I am a great admirer and love your sense of humour in dealing with taboo subjects of sexual health.

I am hoping you can clear my doubts about the potential harm or protective effects of frequent ejaculations.

I am 41 years old and sexually “very” active. Sadly, I often have the guilt after engaging in sexual activities, as my parents used to tell me the harmful effects of too much sex.

As I am a father now, and about to tell my teenage sons how to differentiate facts and old wives’ tales about sex, I suddenly realised I am also a bit clueless about certain facts when it comes to sexual education.

I read with interest a recent article about the protective effects of frequent ejaculations against prostate cancer. Is this true? What exactly was the basis of this scientific study? I often thought too much sex may cause cancer.

As my father actually had prostate cancer, do you think he did not ejaculate enough?

How many ejaculations per week are considered protective? Is it too late for me?

And finally, what exactly should I tell my 15- and 16-year-old sons?

Looking forward to your views.


Prostate cancer is a common cancer affecting more men nowadays.

Many believe such increase is associated with men living longer, more access to screening diagnostic tests and sedentary lifestyle.

In previous studies, the increase of prostate cancer was also associated with frequent sexual activities resulting in higher risk of cancer.

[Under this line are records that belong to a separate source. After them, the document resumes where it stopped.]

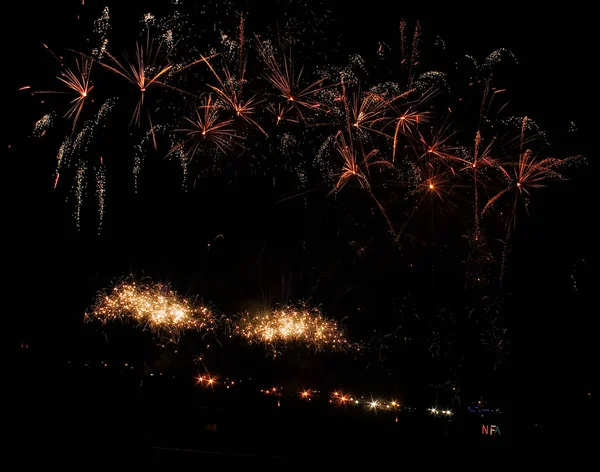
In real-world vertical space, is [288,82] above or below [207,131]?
above

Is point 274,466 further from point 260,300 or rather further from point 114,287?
point 114,287

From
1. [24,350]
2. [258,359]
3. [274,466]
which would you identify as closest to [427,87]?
[258,359]

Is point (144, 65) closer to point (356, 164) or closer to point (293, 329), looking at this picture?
point (356, 164)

In a recent study, the opposite was noted to be true. It was found that frequent ejaculation is protective against the risk of prostate cancer, except for high-risk disease.

In fact, men who ejaculated most often actually had one-third lower lifetime risk of prostate cancer.

“How many times is considered frequent ejaculation?” I hear most of you shouting out.

In this study, men who ejaculated 21 times or more per month in their 40s had 32% lower risk of prostate cancer in life, compared to those who ejaculated four ejaculations per month.

In addition, men who reported more than 21 ejaculations a month had 51% lower risk of cancer.

But seriously, we are talking about men who ejaculate at least five times a week in their 40s. Do they even exist?

The study was published in the Journal of American Medical Association, which collected data from 30,000 predominantly white men aged 46 to 81.

The ejaculation frequency included sexual intercourse, masturbation and wet dreams.

It also noted an increase of three ejaculations per week during a man’s lifetime was associated with 15% reduction in prostate cancer risk.

Can this all be too good to be true? Would all doctors now prescribe “more ejaculations” for cancer prevention? Not quite!

The critics of the study pointed out the increase frequency of sexual activities is a marker of healthier men, who are more likely to have healthier diet and exercise more.

Although such counter argument may be valid, many researchers are taking the findings of the protective effects of ejaculation seriously.

Clinicians who supported the study argued the protective effects of ejaculation may be due to frequent discharge, flushing out potential cancer-causing substances in the semen.

The ejaculatory climax is also known to reduce psychological tension that can slow the growth of potential cancerous cells in the prostate.

Lastly, some even believe the rapid turnover of ejaculatory fluids can prevent the occlusions of the sperm ducts within the prostate and reducing the risk of cancer.

Although the latest study appears to favour frequent ejaculations for cancer prevention, the same study also identified high ejaculatory frequency is associated with the development of advanced cancer.

However, the number is too small to draw any conclusions.

According to old wives’ tales, the over indulgence of sexual activities is inevitably associated with bad consequences like blindness, impotency and hairy palms.

Dr G’s advice to the parents who are guiding their teenage kids about sexual health is: “All things in moderation is healthy, including sex. The real key in life is to work out what is moderation!”

With that in mind, don’t hold back those ejaculations, after all, science tells us it is for cancer prevention!